Calculating the WACC (Weighted Average Cost of Capital) is an important financial analysis technique that helps businesses evaluate the expected return on an investment, and it’s an speisential component of financial decision-making. The WACC represents the average cost of all the capital used by a company to finance its operations, including both debt and equity.
To calculate the WACC, you will need to follow a few steps:
Step 1: Decide the company’s capital structure The first step in calculating WACC is to determine the company’s capital structure. The capital structure is a composition of all the sources of capital the company uses to finance its operations, such as equity, debt, and preferred stock. You will need to obtain information on the market value of each type of capital used by the company.
Step 2: Decide the cost of each component of the capital structure The cost of capital refers to the return expected by investors for providing their capital to the company. To calculate the cost of equity, you can use the Capital Asset Pricing Model (CAPM), which takes into account the risk-free rate, the equity market risk premium, and the company’s beta.
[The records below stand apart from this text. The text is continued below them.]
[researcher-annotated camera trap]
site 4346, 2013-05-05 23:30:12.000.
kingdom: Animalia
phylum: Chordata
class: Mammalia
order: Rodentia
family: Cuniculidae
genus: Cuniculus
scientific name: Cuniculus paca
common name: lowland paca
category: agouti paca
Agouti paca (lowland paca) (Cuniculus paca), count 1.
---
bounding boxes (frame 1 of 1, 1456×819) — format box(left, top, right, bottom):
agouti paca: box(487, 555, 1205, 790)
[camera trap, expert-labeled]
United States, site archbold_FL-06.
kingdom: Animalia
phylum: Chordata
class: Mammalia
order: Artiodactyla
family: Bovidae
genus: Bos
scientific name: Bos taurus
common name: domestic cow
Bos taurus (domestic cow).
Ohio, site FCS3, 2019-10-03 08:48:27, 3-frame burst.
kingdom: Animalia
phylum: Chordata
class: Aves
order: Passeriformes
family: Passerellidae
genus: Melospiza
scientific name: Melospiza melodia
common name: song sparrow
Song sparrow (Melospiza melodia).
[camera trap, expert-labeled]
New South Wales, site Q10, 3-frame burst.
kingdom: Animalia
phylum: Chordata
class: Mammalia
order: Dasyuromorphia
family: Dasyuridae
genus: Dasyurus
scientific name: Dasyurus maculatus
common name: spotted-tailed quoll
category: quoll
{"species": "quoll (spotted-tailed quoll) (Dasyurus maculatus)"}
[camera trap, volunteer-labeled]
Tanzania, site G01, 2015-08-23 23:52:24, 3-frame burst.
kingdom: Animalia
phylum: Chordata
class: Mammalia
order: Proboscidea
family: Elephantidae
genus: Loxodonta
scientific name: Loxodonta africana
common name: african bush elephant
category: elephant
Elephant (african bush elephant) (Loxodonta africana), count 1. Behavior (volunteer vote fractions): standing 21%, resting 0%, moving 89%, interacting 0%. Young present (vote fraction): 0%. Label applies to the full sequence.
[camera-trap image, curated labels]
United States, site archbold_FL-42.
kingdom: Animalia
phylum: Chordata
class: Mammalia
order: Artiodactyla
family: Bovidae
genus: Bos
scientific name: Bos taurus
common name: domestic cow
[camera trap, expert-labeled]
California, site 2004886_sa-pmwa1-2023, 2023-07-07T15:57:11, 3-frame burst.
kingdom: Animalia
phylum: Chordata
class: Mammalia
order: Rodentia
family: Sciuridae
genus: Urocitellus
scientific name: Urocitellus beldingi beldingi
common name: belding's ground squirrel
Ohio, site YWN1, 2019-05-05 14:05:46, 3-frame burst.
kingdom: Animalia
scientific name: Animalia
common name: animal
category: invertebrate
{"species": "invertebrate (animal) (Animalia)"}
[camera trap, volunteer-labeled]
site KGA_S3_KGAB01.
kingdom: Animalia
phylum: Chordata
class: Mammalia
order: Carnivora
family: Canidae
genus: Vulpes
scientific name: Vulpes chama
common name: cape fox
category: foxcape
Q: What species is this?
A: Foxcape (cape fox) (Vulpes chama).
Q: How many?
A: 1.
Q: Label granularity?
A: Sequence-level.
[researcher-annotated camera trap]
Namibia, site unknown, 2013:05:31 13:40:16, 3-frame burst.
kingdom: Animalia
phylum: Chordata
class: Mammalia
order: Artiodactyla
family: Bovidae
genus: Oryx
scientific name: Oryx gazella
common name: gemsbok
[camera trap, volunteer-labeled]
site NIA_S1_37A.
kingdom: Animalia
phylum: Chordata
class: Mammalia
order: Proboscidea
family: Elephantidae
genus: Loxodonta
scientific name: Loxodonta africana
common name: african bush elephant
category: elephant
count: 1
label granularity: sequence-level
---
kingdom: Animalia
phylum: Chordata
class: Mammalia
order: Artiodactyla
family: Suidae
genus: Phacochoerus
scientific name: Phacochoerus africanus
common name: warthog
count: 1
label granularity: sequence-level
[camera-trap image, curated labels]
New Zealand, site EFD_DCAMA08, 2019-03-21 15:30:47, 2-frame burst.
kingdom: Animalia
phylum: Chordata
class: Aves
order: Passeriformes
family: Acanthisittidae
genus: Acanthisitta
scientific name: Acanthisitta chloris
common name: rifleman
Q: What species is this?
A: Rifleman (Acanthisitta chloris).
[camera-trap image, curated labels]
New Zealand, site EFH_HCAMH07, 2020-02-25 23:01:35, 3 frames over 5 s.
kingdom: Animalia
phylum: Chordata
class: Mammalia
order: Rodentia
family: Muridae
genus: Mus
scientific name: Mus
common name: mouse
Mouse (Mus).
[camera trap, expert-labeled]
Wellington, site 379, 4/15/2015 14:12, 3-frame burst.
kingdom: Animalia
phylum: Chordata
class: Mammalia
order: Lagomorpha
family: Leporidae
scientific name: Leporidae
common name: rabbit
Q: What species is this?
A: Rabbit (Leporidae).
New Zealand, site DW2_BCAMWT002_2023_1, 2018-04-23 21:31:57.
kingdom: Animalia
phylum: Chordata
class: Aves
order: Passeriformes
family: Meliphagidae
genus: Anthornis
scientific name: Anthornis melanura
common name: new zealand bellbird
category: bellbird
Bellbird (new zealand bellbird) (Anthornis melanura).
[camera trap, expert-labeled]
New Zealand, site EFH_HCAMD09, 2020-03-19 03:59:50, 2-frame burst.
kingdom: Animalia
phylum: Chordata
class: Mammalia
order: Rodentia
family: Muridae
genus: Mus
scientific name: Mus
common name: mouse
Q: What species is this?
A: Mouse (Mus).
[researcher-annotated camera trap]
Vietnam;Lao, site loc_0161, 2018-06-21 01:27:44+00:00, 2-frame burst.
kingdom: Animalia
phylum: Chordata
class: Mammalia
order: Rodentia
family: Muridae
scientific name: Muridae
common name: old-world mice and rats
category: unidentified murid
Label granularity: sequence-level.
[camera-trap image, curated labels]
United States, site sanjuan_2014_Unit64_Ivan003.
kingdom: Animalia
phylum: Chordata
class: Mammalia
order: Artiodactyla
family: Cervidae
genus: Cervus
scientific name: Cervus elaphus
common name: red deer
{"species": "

The cost of debt can be calculated by taking the average interest rate the company pays on its outstanding debt.
Step 3: Calculate the weighted average cost of capital The final step is to calculate the weighted average cost of capital. This is done by weighting the cost of each component by its proportion in the capital structure. The formula for WACC is as follows:
WACC = (E/V x Re) + (D/V x Rd) x (1 – Tc)
where: E = market value of the company’s equity
D = market value of the company’s debt
V = total market value of the company (E + D)
Re = cost of equity
Rd = cost of debt
Tc = corporate tax rate
Here is an example of how to calculate WACC using hypothetical numbers for a company:
Assume a company has a market capitalization of $100 million, with $50 million in debt and $50 million in equity. The cost of equity is 12%, the cost of debt is 5%, and the corporate tax rate is 21%.
V = $100 million (equity) + $50 million (debt) = $150 million
E/V = $100 million / $150 million = 0.6667
D/V = $50 million / $150 million = 0.3333
Re = 12%
Rd = 5%
Tc = 21%
WACC = (0.6667 x 12%) + (0.3333 x 5%) x (1 – 21%) = 8.62%
In this example, the WACC is 8.62%, meaning that the company must earn at least this amount on each dollar of capital invested to maintain its current capital structure.
In conclusion, calculating WACC is an important financial analysis technique that helps businesses evaluate the expected return on an investment. It allows businesses to determine the cost of capital and the expected return on investments, which is speisential in making informed financial decisions. By following the steps outlined above, you can calculate the WACC for your company and make informed investment decisions.